To Su Lin, Dee-Dee, despite her often irritating behavior, seems like the most authentic person in the household.
A chief charm of The Frangipani Tree Mystery is Yu’s portrayal of the racial, ethnic, and cultural conflicts of polyglot Singapore, with the Europeans running everything in hit-and-miss fashion. You see the superstitions about bad luck among the Chinese, set against the Europeans’ social snobbery, and the notions about shame and pride, strength and weakness upheld by the different groups. I particularly like how Su Lin, though proud of her heritage, shows rather too much admiration for the colonials, and how that changes over time—accurate, I think, given her education and circumstances.
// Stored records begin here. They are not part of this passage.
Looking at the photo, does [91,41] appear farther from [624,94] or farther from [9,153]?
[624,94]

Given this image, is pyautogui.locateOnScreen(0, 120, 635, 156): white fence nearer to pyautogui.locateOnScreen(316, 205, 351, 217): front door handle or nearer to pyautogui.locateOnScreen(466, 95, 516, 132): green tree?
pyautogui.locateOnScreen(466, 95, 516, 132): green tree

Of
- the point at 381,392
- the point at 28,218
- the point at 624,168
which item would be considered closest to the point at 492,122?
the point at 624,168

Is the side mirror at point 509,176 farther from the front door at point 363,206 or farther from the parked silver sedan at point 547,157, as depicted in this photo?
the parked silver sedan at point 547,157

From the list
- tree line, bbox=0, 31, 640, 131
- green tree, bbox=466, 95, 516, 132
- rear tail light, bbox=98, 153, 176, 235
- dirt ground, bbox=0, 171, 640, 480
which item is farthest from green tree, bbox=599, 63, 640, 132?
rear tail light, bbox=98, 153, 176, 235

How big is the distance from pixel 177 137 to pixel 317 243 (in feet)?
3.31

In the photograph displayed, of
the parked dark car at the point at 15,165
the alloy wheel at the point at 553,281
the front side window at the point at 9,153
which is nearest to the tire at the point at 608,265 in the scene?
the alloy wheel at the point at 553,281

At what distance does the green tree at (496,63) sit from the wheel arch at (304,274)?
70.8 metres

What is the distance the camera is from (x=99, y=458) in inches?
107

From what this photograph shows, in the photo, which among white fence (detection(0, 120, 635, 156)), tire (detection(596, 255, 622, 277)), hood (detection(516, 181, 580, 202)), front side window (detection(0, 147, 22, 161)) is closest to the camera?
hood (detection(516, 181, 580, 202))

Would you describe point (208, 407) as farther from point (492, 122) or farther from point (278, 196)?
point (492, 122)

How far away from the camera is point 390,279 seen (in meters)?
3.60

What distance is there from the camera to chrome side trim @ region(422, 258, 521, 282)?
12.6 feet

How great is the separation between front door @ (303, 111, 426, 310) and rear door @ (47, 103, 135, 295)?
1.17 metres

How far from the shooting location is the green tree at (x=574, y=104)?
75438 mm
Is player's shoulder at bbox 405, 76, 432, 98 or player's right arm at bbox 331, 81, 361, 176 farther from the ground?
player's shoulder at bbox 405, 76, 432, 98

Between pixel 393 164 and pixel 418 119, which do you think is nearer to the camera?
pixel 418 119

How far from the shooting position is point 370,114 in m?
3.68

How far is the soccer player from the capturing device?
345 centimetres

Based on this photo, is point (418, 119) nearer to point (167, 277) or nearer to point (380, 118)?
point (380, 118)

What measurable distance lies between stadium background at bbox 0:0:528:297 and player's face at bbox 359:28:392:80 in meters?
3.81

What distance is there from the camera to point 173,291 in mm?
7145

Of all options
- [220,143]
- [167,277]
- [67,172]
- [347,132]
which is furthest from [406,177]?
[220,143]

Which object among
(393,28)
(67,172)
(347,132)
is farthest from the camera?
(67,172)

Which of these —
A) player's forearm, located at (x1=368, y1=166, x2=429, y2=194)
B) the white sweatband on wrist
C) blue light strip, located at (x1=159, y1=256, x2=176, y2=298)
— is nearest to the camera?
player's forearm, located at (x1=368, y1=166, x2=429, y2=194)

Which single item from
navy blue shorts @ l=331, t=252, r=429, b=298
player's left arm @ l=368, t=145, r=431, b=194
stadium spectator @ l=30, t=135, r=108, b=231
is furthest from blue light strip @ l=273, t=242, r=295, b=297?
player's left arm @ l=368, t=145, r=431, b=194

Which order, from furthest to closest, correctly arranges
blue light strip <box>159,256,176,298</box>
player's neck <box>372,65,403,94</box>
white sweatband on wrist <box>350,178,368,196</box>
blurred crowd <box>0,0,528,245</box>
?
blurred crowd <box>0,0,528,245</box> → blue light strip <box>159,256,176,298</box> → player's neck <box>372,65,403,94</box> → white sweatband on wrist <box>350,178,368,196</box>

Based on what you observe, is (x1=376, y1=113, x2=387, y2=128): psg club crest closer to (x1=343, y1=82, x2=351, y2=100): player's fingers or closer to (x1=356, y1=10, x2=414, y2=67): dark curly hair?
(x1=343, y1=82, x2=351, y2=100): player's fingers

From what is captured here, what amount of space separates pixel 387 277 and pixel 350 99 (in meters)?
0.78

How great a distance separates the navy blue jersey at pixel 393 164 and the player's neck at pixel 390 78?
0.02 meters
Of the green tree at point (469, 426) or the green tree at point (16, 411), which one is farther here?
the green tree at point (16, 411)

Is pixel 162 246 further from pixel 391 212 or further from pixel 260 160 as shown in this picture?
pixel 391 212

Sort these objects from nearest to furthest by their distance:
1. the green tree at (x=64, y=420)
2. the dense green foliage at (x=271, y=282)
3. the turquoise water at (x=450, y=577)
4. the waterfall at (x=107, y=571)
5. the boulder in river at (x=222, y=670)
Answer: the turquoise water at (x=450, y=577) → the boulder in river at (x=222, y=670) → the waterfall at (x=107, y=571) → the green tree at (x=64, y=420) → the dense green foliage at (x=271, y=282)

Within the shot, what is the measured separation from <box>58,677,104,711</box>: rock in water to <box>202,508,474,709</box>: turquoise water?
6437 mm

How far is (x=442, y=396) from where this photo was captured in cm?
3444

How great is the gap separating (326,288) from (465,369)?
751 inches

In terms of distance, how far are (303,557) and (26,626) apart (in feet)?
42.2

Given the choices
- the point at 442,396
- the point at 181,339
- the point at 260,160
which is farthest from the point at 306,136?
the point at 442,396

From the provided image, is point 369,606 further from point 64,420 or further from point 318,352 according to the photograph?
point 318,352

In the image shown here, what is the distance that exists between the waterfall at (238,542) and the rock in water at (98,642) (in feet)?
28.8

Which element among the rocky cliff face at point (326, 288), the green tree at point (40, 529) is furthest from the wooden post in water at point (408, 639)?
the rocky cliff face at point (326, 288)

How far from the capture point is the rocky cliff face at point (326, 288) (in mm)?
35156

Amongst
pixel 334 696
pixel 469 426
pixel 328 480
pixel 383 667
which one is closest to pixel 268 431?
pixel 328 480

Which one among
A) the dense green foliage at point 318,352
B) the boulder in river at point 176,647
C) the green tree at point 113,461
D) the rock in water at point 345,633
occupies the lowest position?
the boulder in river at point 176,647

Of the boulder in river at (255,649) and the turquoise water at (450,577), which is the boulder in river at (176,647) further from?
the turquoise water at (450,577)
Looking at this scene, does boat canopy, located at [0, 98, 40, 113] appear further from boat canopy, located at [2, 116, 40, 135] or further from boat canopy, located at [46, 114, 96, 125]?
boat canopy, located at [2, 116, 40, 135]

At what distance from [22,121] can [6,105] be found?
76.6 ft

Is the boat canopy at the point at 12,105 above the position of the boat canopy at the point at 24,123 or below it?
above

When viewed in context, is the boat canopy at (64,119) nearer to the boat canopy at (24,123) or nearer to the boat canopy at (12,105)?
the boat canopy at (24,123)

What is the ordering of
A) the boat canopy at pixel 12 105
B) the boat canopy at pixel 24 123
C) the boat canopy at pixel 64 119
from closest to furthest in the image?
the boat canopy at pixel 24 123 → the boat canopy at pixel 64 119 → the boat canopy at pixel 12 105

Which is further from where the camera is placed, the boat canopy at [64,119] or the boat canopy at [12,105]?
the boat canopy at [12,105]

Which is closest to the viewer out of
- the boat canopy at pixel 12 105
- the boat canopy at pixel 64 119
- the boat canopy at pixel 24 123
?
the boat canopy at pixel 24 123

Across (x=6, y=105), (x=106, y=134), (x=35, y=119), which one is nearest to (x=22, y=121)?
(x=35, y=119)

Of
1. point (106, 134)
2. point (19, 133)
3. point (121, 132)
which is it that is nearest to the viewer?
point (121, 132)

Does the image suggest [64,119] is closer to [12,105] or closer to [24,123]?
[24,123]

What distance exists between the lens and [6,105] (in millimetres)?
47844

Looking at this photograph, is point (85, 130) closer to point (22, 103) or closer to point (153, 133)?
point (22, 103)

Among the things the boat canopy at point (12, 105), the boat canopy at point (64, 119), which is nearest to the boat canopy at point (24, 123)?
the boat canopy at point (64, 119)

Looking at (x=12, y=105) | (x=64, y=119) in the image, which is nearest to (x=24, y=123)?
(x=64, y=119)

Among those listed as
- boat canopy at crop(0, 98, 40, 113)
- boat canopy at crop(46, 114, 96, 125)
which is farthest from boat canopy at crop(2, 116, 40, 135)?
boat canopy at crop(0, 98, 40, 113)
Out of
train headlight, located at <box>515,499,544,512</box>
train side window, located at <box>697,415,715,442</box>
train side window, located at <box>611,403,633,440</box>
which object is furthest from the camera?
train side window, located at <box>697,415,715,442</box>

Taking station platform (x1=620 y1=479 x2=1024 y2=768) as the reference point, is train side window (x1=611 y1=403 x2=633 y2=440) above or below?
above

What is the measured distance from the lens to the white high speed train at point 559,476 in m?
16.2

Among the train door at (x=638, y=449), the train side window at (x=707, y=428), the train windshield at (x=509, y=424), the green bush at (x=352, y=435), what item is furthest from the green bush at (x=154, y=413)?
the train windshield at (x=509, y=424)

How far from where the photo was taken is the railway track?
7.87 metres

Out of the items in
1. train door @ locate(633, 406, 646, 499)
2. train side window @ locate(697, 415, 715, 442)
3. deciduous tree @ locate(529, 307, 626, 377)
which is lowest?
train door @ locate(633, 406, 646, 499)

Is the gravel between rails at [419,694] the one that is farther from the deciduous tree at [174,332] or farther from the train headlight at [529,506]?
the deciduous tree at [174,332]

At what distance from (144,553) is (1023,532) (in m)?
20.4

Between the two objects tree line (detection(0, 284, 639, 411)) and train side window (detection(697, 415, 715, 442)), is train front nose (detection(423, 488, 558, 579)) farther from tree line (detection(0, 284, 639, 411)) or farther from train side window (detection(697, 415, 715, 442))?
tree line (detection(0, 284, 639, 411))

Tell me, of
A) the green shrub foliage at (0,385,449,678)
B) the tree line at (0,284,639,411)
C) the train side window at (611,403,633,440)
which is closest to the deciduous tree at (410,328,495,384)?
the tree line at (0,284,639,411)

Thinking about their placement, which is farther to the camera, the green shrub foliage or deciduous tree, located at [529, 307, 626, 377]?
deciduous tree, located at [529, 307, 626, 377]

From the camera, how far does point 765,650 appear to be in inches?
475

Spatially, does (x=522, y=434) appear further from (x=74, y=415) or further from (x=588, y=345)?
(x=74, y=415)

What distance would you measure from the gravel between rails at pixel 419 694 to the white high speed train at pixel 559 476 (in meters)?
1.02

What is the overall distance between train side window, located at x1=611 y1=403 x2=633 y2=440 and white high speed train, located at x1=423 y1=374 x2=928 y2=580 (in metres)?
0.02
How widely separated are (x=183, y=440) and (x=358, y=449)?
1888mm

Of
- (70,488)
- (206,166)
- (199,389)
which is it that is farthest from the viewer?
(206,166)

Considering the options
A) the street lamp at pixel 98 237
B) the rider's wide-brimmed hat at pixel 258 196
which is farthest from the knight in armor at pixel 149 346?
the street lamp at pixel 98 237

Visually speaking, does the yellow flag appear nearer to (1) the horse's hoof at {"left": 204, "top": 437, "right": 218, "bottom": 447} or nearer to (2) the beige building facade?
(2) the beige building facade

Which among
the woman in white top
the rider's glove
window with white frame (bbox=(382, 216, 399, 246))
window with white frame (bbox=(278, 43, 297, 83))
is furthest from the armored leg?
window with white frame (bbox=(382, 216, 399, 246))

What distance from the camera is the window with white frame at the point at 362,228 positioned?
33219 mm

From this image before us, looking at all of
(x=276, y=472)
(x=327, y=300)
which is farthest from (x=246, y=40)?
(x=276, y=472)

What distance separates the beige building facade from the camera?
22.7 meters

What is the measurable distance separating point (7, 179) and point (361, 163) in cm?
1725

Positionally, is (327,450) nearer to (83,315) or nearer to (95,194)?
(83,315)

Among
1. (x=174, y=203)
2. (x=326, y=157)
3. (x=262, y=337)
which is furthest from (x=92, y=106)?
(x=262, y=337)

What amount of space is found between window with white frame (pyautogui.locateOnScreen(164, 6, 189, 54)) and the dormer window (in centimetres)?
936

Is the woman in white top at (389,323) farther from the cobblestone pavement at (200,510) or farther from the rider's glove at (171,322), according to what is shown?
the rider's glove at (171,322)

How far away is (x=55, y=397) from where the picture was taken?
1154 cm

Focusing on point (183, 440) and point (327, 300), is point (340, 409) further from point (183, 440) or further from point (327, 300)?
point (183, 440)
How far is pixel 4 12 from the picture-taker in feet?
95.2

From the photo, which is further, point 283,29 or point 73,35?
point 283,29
The novel takes a minute to sort out Su Lin’s place in the governor’s residence, Miss Nessa’s role, LeFroy, and the crime. But if you read The Frangipani Tree Mystery, and I suggest you do, bear with this ballet despite the step or two that might seem too convenient, and you’ll be rewarded. The mystery takes yet another minute to hit its stride, chiefly because an antagonistic character seems like a stock figure, at first, only to deepen as the narrative progresses. But in the end the story satisfies.
Yu pays close attention to cultural and social markers, which inform the narrative and enrich the background. The publisher pretends that the novel portrays the world of 1936; it doesn’t. But it does explore the barriers to women, whether European or Asian, the frequent emphasis on power or money to the exclusion of empathy, and a protagonist caught between a world she admires and the one she grew up in.
Consequently, The Frangipani Tree Mystery is one of those deceptively slight novels that offers much more than the sum of its parts. I recommend it.
Disclaimer: I obtained my reading copy of this book from the public library.